Restoring the homes that date back from the late 1800s and early 1900s is complicated, time-consuming and requires a substantial chunk of pocket change.
As he stripped down the layers of each home, he figured out what was meant to be there and what did not belong. From there, he has restored the houses to the time period they were built in.
While walking around the property, Hidlebaugh pointed out the missing construction he’s added to create the true fixture of the home. He mentioned how there was only one porch column left from the Mertz home and that he had to find services which could recreate that timepiece.
Standing in front of the Hosford house, he referred to its twin that stands behind the CVS Pharmacy in Waxahachie. By the time he’s done doctoring it up, the second story porch will be added with a balcony rail around the top view. There is even a window walk where visitors can climb and take a peak. Hidlebaugh said it would be a mirror image of its twin.

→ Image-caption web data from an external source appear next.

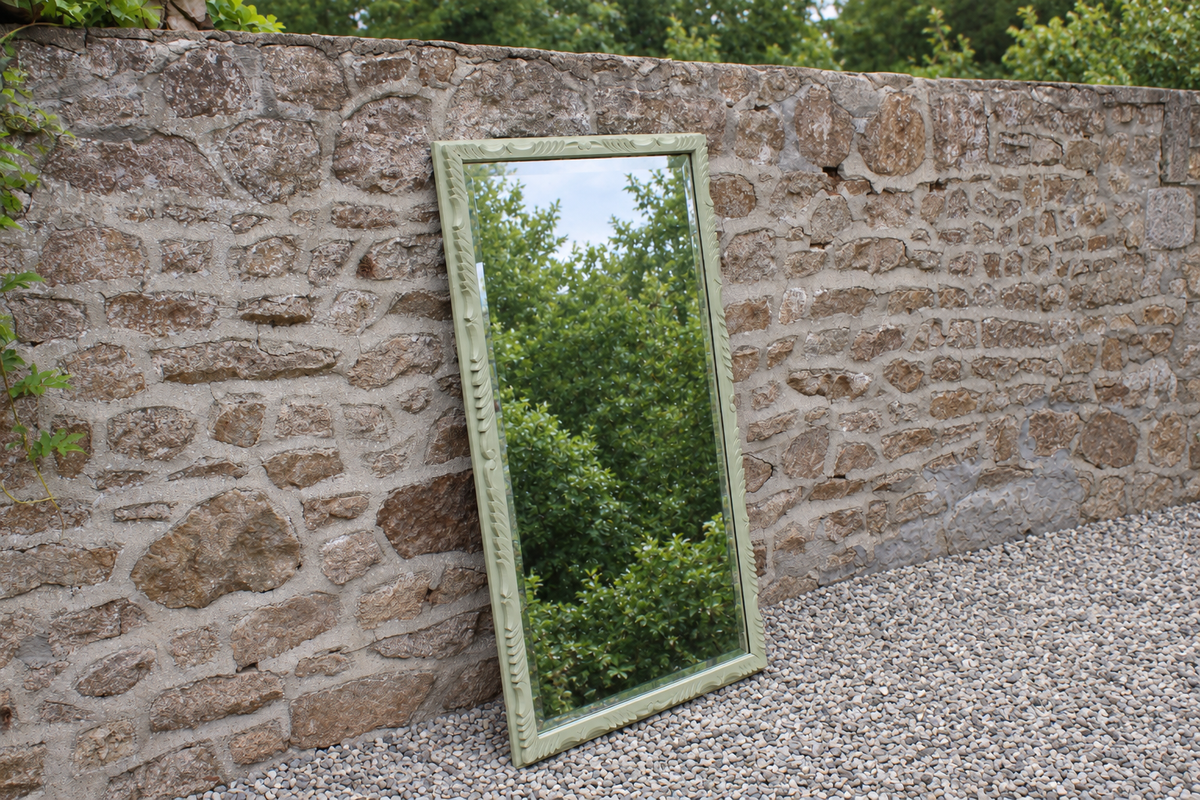 Grand miroir ancien biseauté en bois massif sculpté vert Lézard – 129 × 75 cm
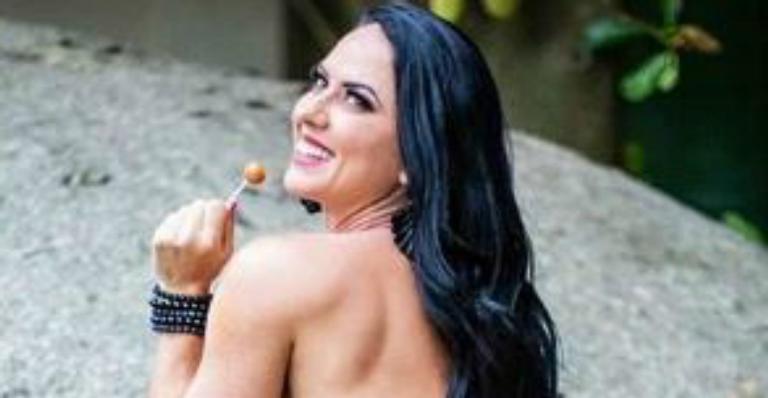 De biquíni mínimo, Graciele Lacerda mostra curvas acentuadas e recebe chuva de elogios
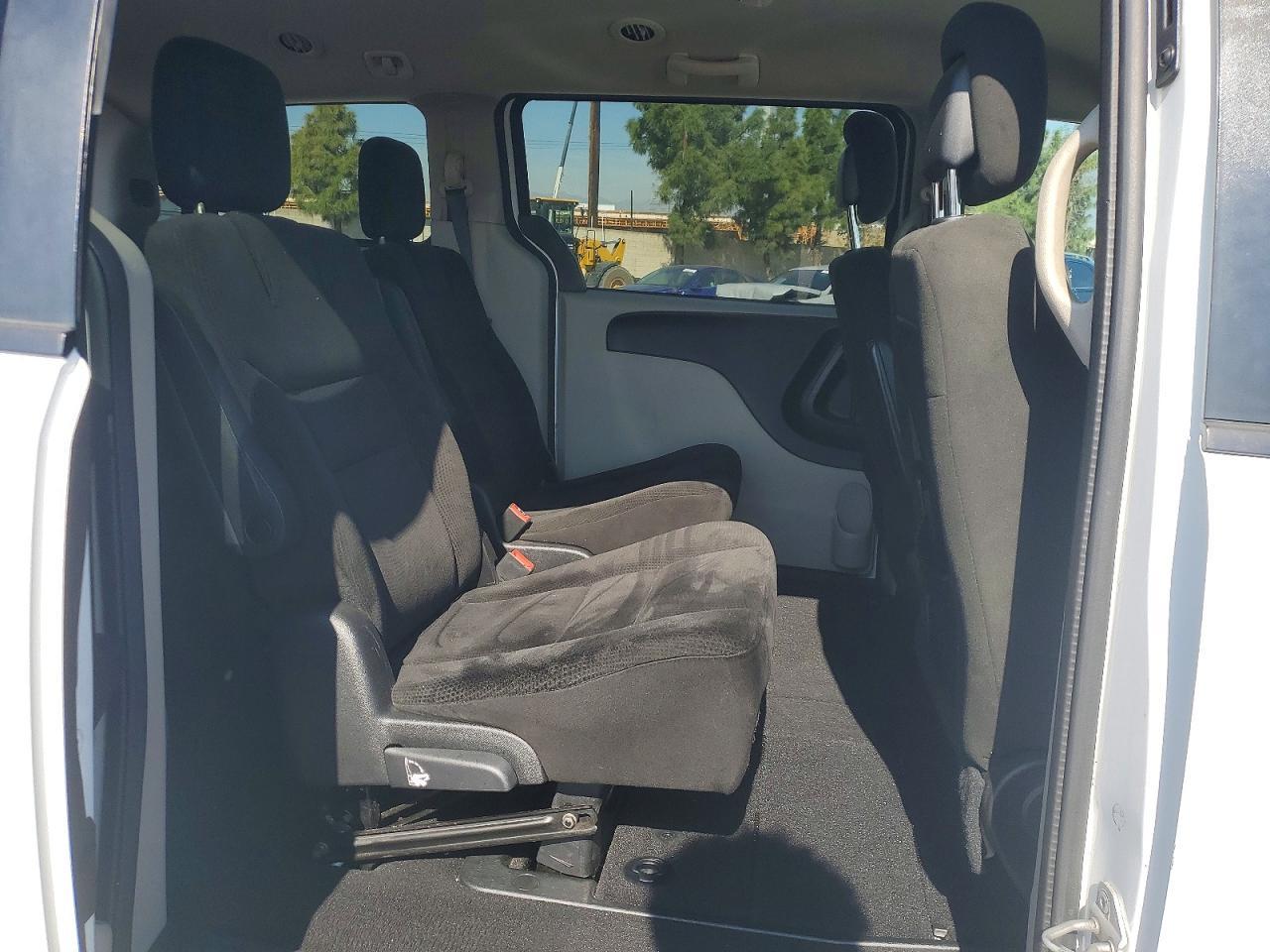 2016 Dodge Grand Caravan Se - zdjęcie 11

Hidlebaugh couldn’t admit which house has been the most creative to play with since each home has its own unique qualities. He’s passionate about architecture and restoring it to its natural state. As Hidlebaugh pointed across the street, he shared that the first house he bought and restored is in Midlothian.
He commented the price to move the condemned homes is around $200,000 and that he is working with about a $700,000 budget for each house.
The final site plans show several more homes. Hidlebaugh commented that he needs suggestions for more historical dwellings to bring to Founder’s Row.
“I’m glad these weren’t lost to the bulldozer,” Hidlebaugh said. “It is way more expensive to restore something than to build new. But it’s definitely a passion to want to restore it to new again. But I think we can do that, and it will live for another 100 years.”